Roberts Filter Group
- Roberts Filter Group logo
- Company type: Privately held company
- Industry: Filter industry
- Predecessor: Roberts Filter Manufacturing Co.
- Founded: 1889 in Philadelphia, Pennsylvania, USA
- Founder: Charles V. Roberts
- Headquarters: Media, Pennsylvania, United States
- Area served: Worldwide
- Key people: Charles V. Roberts (Founder) Charles V. Roberts III (Former President) R. Lee Roberts (CEO and President)
- Products: Water filters, Rapid gravity filter, Ion exchange, Backwashing technology, Carbon filtering, Dissolved air flotation, Lamella clarifier, Sedimentation
- Website: robertsfilter.com

= Roberts Filter Group =

Roberts Filter Group is an American water filter production company founded in 1889 in Philadelphia, Pennsylvania, United States. The company is currently headquartered in Media, Pennsylvania and it is one of the largest suppliers of water-filtration products and services in the United States. They are known for providing water treatment facilities for the Manhattan Project during World War II.

==History==

In 1889, Charles Roberts, the founder of Roberts Filter Manufacturing Co., now called Roberts Filter Group, patented his household stone filters. In 1909, Roberts Filter Manufacturing Co. provided the filtration equipment for one of the first major municipal treatment plants, New Orleans, United States, with the capacity of 40 million gallons per day.

During World War I, the company produced and supplied filters capable of producing 155,000,000 gallons per day, which would supplied every inhabitant in the United States with about one and one half gallons of water each per day.

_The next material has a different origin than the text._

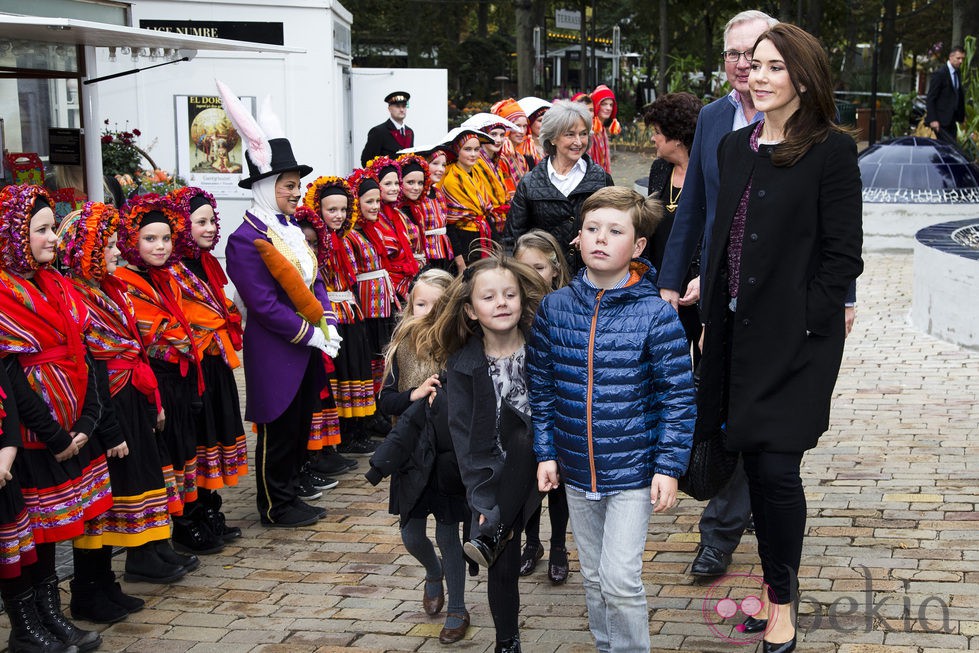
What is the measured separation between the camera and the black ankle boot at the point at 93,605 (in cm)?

The company also supplied about 600,000 75 millimeter high explosive shells for Canon de 75 modèle 1897.

In 1939, the company provided water treatment facilities for the Manhattan Project by utilizing high-rate filtrated clean water. To improve the capability of filters to perform at higher rates, company's engineers developed dual media filters consisting of a layer of larger anthracite over a layer of finer sand. Large scale dual media installations were built and operated at Hanford, WA as a part of the Manhattan Project during World War II.

In 1950, Charles' son, Charles V. Roberts II, devised the first high-rate filtration method that was used in municipal market.

==Awards and recognition==

In 1991, American Water Works Association (AWWA) introduced Roberts Filter's former president, Charles V Roberts, into Water Industry Hall of Fame, an award given to individuals that made significant contribution to the field of public water supply. The names of the members are engraved on a bronze plaque at AWWA headquarters, while the other membership plaque is presented to the recipient or the institution with whom the recipient is identified.

In 2010, Roberts Filter Group was presented the "Service to the Water Profession Award" for 100 years of service awarded by American Water Works Association.